I did not send Z to any enrichment classes because the key to a good enrichment class was consistent parental involvement.  That was easier said than done.  However, being the compulsive person I was, my motto was to play hard and work harder.  The only additional thing we did with him was using the Bambino Luk and Mini Luk learning tools which came across more as a game and educational.  It helped us to train him in independent learning.  We actually could get him to do 2-3 hours of work when required.  I would definitely encourage getting this off Amazon at US$99 as opposed to buying it locally at S$500.

I also believed in embracing Chinese as a language.  I did not have fantastic written Chinese capabilities today but reading children’s books were not supposed to be difficult.  Even if I had forgotten the words, I would not show Z poor comprehension of the language.  Honestly, Chinese language was not my favourite subject because of the sheer amount of penmanship required.  However, Chinese folklores imparted very strong values on respect and filial piety which I grew up with.  Z knew that we embraced the language and could converse well in both English & Chinese.  He knew he had no reason to dislike the language and understood the he had to read Chinese in order to go KTV!  He had exhibited interest and was keen to learn.  Well, I sure hoped he would keep it this way.

Weekend in brief

We completed a couple of errands over the weekend such as paying the deposit for X’s first year old birthday party.


With a sob, it had been 11 months since he joined our family. Where did all the time go?


Z continued to show his brother love back at home.


We had a lot of fun and adventure and this was us in London. How I missed the trip!


I would write a more sob-worthy post in a month’s time when X turned one.
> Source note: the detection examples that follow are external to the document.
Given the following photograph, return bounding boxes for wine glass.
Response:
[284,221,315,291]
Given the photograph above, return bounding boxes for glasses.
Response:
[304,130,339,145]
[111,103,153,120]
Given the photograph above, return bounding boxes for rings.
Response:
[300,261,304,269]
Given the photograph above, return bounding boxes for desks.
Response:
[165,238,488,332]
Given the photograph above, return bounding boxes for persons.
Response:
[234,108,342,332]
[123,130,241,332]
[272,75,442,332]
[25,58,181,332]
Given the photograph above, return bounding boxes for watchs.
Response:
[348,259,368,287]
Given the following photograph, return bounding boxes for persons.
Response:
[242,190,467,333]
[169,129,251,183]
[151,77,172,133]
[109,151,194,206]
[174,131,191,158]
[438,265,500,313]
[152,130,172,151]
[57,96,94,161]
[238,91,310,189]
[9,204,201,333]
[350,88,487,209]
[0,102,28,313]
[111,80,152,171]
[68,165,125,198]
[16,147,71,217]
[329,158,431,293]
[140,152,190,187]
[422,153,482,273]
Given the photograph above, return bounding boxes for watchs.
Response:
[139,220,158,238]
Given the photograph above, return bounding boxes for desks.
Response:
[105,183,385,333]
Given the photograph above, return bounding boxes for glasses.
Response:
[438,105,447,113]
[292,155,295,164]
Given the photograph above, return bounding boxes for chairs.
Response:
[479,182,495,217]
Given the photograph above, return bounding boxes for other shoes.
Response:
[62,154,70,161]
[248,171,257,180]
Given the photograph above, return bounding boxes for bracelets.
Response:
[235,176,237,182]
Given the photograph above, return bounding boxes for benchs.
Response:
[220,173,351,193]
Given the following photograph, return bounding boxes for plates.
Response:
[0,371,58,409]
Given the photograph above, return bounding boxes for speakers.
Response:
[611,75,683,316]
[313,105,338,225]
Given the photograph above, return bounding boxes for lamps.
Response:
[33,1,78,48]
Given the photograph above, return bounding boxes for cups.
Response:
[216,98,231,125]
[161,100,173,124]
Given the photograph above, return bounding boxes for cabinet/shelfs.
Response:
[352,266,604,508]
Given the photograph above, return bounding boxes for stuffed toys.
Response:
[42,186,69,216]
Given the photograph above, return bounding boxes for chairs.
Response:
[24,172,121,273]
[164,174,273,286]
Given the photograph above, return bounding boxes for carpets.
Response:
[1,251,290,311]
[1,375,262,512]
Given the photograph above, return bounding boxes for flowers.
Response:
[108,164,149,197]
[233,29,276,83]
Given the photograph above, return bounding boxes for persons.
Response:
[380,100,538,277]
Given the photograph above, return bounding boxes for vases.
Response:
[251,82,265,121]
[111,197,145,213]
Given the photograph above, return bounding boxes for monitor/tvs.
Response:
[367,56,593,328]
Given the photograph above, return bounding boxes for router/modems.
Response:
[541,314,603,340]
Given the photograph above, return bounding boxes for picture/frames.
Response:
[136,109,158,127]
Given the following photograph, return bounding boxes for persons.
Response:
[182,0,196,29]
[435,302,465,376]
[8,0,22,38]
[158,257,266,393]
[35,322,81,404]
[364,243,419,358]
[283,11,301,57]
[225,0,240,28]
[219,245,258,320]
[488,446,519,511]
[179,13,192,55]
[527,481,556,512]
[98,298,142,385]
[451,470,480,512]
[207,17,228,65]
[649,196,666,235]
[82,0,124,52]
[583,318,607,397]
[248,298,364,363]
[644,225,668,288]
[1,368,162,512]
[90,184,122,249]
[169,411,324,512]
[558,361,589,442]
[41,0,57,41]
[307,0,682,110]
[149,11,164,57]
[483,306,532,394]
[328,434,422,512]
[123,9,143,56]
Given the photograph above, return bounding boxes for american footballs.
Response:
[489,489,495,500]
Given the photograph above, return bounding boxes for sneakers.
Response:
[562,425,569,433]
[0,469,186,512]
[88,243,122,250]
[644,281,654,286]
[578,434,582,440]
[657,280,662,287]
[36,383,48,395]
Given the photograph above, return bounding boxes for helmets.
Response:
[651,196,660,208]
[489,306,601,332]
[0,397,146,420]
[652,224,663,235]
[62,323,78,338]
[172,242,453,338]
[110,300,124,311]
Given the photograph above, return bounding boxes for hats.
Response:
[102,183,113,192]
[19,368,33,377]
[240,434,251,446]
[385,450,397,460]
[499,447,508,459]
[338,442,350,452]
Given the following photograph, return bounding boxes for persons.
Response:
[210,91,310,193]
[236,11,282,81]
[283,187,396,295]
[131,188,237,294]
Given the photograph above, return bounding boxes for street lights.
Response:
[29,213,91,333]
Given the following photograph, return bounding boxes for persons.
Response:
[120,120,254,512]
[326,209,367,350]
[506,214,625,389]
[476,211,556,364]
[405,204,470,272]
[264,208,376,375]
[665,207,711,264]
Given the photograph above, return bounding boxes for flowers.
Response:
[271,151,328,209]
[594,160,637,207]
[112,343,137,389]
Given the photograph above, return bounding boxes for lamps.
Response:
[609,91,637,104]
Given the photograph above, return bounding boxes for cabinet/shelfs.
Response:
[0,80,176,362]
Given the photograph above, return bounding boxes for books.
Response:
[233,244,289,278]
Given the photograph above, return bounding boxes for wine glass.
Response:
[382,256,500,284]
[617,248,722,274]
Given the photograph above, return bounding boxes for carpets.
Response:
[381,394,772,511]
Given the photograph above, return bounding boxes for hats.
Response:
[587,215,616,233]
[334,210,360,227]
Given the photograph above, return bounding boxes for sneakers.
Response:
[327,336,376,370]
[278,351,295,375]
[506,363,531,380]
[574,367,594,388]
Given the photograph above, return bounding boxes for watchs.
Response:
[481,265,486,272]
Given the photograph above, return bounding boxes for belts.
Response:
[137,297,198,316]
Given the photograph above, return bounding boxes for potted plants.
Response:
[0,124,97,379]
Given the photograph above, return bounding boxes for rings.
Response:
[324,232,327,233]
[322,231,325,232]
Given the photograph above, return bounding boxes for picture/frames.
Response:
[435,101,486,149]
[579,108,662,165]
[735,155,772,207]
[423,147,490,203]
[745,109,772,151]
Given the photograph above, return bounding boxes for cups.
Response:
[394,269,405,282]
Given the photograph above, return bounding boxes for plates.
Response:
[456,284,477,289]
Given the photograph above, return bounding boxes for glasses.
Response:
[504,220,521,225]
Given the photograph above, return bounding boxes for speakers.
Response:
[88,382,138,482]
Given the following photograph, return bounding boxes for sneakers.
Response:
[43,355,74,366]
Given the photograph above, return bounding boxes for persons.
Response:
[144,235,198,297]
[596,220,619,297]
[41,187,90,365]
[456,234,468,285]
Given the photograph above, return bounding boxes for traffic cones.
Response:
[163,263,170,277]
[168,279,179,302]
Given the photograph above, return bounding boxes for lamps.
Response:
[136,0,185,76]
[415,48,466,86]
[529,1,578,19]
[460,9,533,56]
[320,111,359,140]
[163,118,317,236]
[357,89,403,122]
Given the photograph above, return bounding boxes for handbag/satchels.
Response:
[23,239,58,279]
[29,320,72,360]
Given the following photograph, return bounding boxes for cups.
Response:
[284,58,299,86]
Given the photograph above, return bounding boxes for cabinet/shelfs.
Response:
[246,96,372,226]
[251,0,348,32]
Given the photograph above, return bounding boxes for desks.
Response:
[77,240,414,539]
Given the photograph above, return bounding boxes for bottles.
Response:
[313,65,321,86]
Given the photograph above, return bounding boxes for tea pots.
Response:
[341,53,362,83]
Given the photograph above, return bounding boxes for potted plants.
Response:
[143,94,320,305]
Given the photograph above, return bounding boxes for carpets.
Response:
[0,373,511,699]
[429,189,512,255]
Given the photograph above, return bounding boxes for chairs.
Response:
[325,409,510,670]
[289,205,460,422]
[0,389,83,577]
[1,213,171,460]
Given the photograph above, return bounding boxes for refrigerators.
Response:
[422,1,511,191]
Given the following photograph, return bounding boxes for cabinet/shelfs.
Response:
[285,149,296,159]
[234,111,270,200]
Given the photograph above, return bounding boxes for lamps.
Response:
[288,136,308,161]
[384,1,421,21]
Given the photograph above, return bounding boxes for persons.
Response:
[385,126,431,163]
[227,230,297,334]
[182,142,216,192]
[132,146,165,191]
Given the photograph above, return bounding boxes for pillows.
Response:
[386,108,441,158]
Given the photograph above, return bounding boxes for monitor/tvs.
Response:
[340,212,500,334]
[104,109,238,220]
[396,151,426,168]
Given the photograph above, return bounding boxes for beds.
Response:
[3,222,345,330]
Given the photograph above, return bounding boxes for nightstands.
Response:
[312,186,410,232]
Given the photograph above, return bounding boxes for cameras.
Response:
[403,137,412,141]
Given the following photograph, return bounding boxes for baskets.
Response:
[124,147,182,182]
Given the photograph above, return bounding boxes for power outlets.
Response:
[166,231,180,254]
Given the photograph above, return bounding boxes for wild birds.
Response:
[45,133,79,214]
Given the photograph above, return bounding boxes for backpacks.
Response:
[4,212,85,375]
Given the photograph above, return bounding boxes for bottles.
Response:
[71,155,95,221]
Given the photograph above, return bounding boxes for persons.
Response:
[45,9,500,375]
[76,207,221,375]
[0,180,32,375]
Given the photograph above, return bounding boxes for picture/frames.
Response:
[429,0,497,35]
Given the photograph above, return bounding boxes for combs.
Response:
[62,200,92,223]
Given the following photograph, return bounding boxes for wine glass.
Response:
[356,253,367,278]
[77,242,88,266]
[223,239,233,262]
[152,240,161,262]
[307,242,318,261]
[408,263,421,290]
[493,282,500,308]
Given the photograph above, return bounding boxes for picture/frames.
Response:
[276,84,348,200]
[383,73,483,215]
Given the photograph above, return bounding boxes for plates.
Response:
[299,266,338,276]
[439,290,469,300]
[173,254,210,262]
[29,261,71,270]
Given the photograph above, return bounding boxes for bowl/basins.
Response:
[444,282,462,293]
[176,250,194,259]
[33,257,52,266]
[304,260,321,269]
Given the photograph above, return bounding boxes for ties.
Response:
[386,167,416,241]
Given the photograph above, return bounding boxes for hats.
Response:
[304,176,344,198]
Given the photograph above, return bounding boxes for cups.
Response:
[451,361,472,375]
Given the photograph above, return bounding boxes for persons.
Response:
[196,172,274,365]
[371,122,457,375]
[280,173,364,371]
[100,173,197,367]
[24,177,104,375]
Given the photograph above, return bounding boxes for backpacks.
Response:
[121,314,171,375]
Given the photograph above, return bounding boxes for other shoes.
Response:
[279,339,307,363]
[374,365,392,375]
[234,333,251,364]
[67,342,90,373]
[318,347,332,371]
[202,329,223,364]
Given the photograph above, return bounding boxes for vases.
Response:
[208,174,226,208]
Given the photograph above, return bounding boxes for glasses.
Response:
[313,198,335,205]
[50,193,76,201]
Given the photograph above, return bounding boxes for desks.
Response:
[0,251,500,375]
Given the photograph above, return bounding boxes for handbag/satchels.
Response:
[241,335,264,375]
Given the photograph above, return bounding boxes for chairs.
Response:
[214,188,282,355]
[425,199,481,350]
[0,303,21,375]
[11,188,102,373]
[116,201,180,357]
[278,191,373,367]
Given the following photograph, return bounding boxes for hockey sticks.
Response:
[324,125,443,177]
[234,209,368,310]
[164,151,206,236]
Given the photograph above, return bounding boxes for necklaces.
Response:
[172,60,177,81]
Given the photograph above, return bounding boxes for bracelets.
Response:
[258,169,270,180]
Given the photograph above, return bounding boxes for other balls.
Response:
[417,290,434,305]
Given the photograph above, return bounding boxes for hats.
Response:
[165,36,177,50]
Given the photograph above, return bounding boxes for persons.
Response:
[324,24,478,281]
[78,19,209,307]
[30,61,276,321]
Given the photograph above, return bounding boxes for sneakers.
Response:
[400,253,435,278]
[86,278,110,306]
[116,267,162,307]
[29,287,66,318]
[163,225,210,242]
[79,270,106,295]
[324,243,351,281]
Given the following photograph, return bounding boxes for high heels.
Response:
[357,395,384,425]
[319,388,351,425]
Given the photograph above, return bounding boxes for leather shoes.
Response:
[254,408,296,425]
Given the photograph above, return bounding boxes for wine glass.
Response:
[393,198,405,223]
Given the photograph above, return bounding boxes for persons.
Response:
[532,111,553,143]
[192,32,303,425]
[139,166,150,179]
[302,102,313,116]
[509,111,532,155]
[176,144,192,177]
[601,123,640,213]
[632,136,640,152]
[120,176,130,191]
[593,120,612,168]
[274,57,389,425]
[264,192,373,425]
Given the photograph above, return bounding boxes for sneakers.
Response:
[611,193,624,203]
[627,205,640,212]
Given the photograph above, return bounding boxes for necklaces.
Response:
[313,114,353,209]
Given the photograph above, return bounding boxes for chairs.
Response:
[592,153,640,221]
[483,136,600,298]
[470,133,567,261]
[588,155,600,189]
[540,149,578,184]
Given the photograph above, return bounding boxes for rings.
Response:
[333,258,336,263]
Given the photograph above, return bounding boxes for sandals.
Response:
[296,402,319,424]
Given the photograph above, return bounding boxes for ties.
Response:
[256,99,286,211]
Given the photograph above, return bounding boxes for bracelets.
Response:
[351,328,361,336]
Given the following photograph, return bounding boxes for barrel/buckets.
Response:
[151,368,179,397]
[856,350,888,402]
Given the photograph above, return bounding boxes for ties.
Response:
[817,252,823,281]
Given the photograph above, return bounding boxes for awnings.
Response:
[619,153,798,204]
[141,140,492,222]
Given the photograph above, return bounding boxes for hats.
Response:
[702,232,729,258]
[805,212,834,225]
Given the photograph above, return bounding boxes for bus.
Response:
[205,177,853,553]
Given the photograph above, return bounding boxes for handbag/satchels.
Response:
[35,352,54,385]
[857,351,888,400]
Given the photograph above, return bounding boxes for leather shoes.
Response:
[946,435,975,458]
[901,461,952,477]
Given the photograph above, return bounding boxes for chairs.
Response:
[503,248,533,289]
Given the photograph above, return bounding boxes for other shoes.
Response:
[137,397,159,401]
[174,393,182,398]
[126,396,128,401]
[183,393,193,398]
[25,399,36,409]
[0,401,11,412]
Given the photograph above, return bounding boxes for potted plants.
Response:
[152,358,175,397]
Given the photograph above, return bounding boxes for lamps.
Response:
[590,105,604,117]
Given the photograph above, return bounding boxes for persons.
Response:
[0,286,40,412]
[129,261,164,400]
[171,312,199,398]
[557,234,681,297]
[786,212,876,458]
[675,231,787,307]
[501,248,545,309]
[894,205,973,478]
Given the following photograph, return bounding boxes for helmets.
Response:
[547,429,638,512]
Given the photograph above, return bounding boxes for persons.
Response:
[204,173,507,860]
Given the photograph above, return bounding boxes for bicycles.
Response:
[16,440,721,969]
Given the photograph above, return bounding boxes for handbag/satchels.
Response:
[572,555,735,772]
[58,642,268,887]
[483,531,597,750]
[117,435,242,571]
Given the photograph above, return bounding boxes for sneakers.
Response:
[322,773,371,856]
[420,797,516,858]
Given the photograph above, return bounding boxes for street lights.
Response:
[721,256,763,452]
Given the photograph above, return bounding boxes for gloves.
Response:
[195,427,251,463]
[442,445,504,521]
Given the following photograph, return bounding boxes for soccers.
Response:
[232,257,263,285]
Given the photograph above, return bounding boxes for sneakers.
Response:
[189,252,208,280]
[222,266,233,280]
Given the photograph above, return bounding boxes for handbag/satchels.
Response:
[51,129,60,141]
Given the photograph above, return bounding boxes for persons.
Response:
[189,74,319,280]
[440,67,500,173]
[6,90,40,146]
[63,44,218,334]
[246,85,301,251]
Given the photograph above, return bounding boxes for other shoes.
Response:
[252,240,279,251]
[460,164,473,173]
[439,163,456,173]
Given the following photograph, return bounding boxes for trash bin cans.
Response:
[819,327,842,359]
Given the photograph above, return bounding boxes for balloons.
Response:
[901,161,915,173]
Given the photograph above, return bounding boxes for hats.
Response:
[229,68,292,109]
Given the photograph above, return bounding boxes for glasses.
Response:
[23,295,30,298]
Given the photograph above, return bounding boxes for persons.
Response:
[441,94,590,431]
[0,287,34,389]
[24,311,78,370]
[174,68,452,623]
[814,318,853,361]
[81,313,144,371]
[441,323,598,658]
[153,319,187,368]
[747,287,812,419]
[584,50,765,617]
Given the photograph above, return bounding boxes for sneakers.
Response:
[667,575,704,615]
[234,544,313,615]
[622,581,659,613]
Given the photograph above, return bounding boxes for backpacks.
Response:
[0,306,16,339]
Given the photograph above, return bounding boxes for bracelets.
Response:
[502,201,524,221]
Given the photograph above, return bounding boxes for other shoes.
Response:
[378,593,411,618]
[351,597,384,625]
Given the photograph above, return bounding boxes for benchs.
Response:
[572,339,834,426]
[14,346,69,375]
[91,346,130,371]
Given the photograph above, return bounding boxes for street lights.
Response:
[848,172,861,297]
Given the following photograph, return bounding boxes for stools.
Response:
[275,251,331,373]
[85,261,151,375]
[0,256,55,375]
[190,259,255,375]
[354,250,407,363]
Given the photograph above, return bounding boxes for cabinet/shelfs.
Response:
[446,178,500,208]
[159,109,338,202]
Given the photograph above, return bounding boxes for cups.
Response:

We headed down to Suntec Convention Centre to check out the Popular Bookfest.



My love for books made it irresistible to walk away without buying and so we ended up with these.


Z loved the one with the wheels and it was on 50% off. The others were only at $1.90 each. I liked the Chinese folklores because they taught pretty good values. I always recalled listening to these stories on radio, via cassette tapes and more. I also used to like the Chinese riddles because it was quite fun and always a good topic starter amongst friends, and I hoped that Z’s interest in Chinese would be maintained.